++++ Records shown

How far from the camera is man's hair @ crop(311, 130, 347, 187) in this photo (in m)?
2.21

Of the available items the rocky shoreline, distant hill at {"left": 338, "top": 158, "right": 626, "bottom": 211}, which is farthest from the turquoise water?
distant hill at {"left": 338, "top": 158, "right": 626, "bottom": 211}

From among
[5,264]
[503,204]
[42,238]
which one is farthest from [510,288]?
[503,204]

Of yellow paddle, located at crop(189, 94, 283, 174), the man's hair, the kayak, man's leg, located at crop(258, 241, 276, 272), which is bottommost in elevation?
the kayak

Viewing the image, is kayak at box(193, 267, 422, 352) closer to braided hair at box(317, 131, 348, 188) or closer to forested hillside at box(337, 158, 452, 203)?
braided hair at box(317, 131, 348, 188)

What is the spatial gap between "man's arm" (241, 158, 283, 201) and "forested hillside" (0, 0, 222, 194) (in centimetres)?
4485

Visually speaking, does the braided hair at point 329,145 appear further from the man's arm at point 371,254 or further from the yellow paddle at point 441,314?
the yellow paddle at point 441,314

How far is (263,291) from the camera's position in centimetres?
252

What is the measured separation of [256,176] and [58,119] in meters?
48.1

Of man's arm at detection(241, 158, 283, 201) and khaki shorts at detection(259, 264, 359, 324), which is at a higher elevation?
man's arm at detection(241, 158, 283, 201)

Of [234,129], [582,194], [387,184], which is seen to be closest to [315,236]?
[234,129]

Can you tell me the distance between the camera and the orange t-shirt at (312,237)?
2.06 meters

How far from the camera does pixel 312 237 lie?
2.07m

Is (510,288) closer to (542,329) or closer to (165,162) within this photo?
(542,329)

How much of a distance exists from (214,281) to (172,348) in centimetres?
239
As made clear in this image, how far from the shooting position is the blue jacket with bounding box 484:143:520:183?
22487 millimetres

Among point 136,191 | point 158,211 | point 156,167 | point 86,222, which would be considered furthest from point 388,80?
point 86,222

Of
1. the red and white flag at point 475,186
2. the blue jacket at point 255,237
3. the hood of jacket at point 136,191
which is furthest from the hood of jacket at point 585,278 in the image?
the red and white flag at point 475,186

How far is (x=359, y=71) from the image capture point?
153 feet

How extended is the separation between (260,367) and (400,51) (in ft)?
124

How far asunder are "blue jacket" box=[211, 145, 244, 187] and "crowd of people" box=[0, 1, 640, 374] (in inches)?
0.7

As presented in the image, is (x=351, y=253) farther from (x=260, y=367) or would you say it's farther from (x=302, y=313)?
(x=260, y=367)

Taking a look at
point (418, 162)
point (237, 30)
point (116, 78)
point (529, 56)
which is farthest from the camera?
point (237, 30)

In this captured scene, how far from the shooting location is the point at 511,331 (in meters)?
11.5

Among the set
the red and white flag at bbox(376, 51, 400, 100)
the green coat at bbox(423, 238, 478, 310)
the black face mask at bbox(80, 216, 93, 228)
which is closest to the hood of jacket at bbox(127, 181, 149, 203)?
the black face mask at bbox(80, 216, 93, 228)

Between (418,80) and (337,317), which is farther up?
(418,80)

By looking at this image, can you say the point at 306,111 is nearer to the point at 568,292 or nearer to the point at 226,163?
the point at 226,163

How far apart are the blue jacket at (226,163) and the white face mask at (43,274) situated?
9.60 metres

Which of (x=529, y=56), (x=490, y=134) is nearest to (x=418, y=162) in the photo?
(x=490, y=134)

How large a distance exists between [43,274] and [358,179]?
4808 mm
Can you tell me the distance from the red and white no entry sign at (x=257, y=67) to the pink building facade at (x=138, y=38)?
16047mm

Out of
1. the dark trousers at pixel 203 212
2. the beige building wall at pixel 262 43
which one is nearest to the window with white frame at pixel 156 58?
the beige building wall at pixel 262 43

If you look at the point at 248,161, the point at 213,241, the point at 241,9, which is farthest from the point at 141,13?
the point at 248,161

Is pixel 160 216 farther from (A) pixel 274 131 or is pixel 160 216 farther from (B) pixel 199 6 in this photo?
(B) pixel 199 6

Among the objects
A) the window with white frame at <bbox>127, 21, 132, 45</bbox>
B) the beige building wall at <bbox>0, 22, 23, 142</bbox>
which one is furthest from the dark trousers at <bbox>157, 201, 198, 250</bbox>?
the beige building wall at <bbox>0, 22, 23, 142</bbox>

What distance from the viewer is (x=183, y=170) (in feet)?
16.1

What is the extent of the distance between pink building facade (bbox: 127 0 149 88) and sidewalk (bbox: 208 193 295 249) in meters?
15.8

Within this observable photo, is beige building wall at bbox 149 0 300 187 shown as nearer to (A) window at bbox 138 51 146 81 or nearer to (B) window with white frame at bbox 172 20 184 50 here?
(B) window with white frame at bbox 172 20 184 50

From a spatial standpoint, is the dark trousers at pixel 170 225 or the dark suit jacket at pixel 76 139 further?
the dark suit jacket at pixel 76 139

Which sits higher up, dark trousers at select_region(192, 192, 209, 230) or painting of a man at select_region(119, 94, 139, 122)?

++++++++

▸ What needs to be done
Reproduce every one of the records above verbatim, keeping each character, line, and blank line as it stands.

▸ Correct answer
How far from the camera is man's hair @ crop(311, 130, 347, 187) in this photo (in m)?
2.21

Of the available items the rocky shoreline, distant hill at {"left": 338, "top": 158, "right": 626, "bottom": 211}, which is farthest from the turquoise water?
distant hill at {"left": 338, "top": 158, "right": 626, "bottom": 211}

From among
[5,264]
[503,204]
[42,238]
which one is farthest from [510,288]?
[503,204]

Of yellow paddle, located at crop(189, 94, 283, 174), the man's hair, the kayak, man's leg, located at crop(258, 241, 276, 272), which is bottommost in elevation?
the kayak

Viewing the image, is kayak at box(193, 267, 422, 352) closer to braided hair at box(317, 131, 348, 188) or closer to forested hillside at box(337, 158, 452, 203)?
braided hair at box(317, 131, 348, 188)

What is the spatial gap between "man's arm" (241, 158, 283, 201) and "forested hillside" (0, 0, 222, 194) (in centimetres)?
4485

Visually speaking, does the braided hair at point 329,145 appear further from the man's arm at point 371,254 or further from the yellow paddle at point 441,314?
the yellow paddle at point 441,314

How far is (263,291) from the camera's position in centimetres?
252

What is the measured separation of [256,176] and [58,119] in meters?
48.1

Of man's arm at detection(241, 158, 283, 201) and khaki shorts at detection(259, 264, 359, 324), which is at a higher elevation?
man's arm at detection(241, 158, 283, 201)

Of [234,129], [582,194], [387,184], which is seen to be closest to [315,236]?
[234,129]

Can you tell me the distance between the camera and the orange t-shirt at (312,237)?
2.06 meters

How far from the camera does pixel 312 237 lie?
2.07m

Is (510,288) closer to (542,329) or closer to (165,162) within this photo?
(542,329)

How much of a distance exists from (214,281) to (172,348) in centimetres?
239
As made clear in this image, how far from the shooting position is the blue jacket with bounding box 484:143:520:183?
22487 millimetres

Among point 136,191 | point 158,211 | point 156,167 | point 86,222, which would be considered furthest from point 388,80?
point 86,222

Of
1. the red and white flag at point 475,186
2. the blue jacket at point 255,237
3. the hood of jacket at point 136,191
which is furthest from the hood of jacket at point 585,278 in the image?
the red and white flag at point 475,186

How far is (x=359, y=71) from the image capture point?
153 feet

How extended is the separation between (260,367) and (400,51) (in ft)?
124

How far asunder are "blue jacket" box=[211, 145, 244, 187] and "crowd of people" box=[0, 1, 640, 374] (in inches)?
0.7

As presented in the image, is (x=351, y=253) farther from (x=260, y=367) or would you say it's farther from (x=302, y=313)?
(x=260, y=367)

Taking a look at
point (418, 162)
point (237, 30)
point (116, 78)
point (529, 56)
which is farthest from the camera?
point (237, 30)

In this captured scene, how far from the shooting location is the point at 511,331 (in meters)?
11.5

Among the set
the red and white flag at bbox(376, 51, 400, 100)
the green coat at bbox(423, 238, 478, 310)
the black face mask at bbox(80, 216, 93, 228)
which is closest to the hood of jacket at bbox(127, 181, 149, 203)?
the black face mask at bbox(80, 216, 93, 228)

Between (418,80) and (337,317), which is farther up?
(418,80)

By looking at this image, can you say the point at 306,111 is nearer to the point at 568,292 or nearer to the point at 226,163?
the point at 226,163

How far apart are the blue jacket at (226,163) and the white face mask at (43,274) situated?
9.60 metres

Which of (x=529, y=56), (x=490, y=134) is nearest to (x=418, y=162) in the photo?
(x=490, y=134)

How large a distance exists between [43,274] and [358,179]?
4808 mm
Can you tell me the distance from the red and white no entry sign at (x=257, y=67) to the pink building facade at (x=138, y=38)?
16047mm

Out of
1. the dark trousers at pixel 203 212
2. the beige building wall at pixel 262 43
which one is nearest to the window with white frame at pixel 156 58?
the beige building wall at pixel 262 43

If you look at the point at 248,161, the point at 213,241, the point at 241,9, which is farthest from the point at 141,13?
the point at 248,161

Is pixel 160 216 farther from (A) pixel 274 131 or is pixel 160 216 farther from (B) pixel 199 6 in this photo?
(B) pixel 199 6

Among the objects
A) the window with white frame at <bbox>127, 21, 132, 45</bbox>
B) the beige building wall at <bbox>0, 22, 23, 142</bbox>
which one is furthest from the dark trousers at <bbox>157, 201, 198, 250</bbox>?
the beige building wall at <bbox>0, 22, 23, 142</bbox>

What distance from the viewer is (x=183, y=170) (in feet)?
16.1

What is the extent of the distance between pink building facade (bbox: 127 0 149 88) and sidewalk (bbox: 208 193 295 249) in meters?
15.8

Within this observable photo, is beige building wall at bbox 149 0 300 187 shown as nearer to (A) window at bbox 138 51 146 81 or nearer to (B) window with white frame at bbox 172 20 184 50 here?
(B) window with white frame at bbox 172 20 184 50

From a spatial standpoint, is the dark trousers at pixel 170 225 or the dark suit jacket at pixel 76 139 further?
the dark suit jacket at pixel 76 139

Which sits higher up, dark trousers at select_region(192, 192, 209, 230) or painting of a man at select_region(119, 94, 139, 122)?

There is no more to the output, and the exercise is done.